The arms race between bacteria and viruses

– Oct. 30, 2023

Bacteria also possess an immune system. They can be infected by small viruses known as bacteriophages. These viruses inject their DNA into the bacterium, after which the bacterium acts as a virus factory, producing new viral particles until the cell bursts.

Protection with the CRISPR-Cas System

To protect itself, the bacterium employs the CRISPR-Cas system. When the bacterium becomes infected, and the virus injects its DNA into the bacterium, the bacterium recognizes this as non-self and incorporates a small portion of the viral DNA into its own DNA. Consequently, the bacterium creates a database of viral DNA. These DNA fragments are used to recognize and dismantle this DNA when the bacterium is infected once more by the same type of bacteriophage. This is referred to as the CRISPR-Cas system.

Cunning viruses

Bacteriophages consistently devise ingenious methods to evade this system, enabling them to infect the cell. Researchers have now discovered a new way in which viruses can disable the CRISPR-Cas system. This research not only promises to expand our knowledge of the microbial world around us but also offers opportunities to enhance the safety of gene editing and develop more efficient alternatives to antibiotics.

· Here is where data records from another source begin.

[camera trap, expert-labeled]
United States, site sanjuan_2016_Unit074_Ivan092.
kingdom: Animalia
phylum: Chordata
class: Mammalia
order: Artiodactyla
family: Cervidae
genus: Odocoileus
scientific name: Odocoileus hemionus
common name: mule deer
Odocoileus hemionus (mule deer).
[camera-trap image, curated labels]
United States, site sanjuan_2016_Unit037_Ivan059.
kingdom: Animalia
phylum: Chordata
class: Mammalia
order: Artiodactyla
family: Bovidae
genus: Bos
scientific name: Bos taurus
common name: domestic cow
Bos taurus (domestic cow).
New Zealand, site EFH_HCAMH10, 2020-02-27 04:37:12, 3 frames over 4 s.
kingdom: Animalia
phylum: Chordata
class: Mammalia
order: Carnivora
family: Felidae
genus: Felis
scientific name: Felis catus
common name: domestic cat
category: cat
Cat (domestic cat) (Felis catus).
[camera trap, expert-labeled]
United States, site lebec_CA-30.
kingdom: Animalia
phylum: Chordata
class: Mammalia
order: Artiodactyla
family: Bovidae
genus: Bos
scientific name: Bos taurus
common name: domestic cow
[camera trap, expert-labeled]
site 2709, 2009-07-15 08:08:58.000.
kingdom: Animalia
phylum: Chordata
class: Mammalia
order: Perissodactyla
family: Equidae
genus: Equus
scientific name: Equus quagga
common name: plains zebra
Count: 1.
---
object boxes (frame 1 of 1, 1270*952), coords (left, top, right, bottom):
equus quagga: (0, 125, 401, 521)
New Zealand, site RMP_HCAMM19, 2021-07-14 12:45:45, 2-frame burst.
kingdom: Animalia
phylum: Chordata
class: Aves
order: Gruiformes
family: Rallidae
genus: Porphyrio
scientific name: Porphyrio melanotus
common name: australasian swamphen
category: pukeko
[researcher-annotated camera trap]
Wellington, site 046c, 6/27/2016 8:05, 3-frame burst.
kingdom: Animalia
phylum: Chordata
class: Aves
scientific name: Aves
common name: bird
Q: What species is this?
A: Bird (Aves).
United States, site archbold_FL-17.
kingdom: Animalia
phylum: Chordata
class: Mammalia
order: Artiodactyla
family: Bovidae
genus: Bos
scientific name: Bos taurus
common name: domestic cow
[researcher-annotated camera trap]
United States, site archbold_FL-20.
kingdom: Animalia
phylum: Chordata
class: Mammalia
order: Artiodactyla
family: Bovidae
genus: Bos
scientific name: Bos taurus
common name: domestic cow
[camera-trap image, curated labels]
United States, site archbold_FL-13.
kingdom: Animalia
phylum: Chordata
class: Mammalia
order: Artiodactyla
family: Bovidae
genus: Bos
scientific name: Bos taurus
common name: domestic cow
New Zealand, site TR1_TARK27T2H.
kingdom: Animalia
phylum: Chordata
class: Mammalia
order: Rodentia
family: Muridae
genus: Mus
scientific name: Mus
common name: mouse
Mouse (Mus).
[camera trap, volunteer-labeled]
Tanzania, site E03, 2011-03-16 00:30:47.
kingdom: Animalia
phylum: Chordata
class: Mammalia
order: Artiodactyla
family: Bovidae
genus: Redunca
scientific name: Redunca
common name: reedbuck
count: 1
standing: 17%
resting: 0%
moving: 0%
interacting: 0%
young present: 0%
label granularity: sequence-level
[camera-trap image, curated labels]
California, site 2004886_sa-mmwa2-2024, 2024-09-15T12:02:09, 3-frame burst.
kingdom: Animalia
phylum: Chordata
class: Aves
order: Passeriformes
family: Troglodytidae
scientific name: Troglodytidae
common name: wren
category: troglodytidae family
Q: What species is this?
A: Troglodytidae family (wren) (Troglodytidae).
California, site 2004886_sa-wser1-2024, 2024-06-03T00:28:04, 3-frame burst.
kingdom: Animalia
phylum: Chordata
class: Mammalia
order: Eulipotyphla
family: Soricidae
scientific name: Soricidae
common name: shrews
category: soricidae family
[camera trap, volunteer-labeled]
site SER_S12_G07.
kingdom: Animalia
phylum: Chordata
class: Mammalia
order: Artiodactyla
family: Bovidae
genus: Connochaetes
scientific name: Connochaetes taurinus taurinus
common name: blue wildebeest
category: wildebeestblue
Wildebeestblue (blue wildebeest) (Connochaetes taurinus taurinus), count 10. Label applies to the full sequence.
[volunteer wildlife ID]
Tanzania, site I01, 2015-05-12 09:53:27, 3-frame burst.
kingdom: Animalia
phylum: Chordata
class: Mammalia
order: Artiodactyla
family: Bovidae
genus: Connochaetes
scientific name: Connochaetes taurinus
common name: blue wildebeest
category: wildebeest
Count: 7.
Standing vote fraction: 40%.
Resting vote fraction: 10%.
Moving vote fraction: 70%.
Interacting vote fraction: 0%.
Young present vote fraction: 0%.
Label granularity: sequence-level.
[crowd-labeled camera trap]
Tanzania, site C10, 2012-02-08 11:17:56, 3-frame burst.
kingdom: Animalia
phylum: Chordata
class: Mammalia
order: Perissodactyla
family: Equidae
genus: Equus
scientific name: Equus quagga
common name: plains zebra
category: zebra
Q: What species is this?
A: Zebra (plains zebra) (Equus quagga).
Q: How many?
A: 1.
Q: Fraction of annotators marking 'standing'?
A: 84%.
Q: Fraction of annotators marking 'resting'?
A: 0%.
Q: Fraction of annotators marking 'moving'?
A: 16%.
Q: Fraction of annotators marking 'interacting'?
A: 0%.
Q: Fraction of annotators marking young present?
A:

Can't see the wood for the trees

Researchers have found that bacteriophages have modified their own genome. They have added repetitions of the CRISPR-Cas system to their DNA. The result is the production of significant quantities of so-called small non-coding RNA anti-CRISPRs, or Racrs, within the bacterium. With these Racrs, the CRISPR-Cas complex cannot form correctly, thus disabling the bacterium's immune response. Additionally, the bacterium's immune system is effectively blinded by the extensive quantity of Racrs, rendering it incapable of recognizing the bacteriophage because it is distracted by all the Racrs present within the cell.

New possibilities

For several years, people have been using the CRISPR-Cas mechanism to precisely modify DNA. To better master this mechanism, it is advantageous to keep an eye on the new strategies employed by bacteriophages. The Racrs can serve as a 'kill switch' for the process, which is incredibly useful for improved process control.

Furthermore, bacteriophages might potentially be utilised as an alternative to antibiotics in the future, targeting specific bacterial species. Racrs can also prove very useful for this purpose: if the bacterium causing the infection possesses a CRISPR-Cas system, the bacteriophage must possess the appropriate Racrs to bypass this system.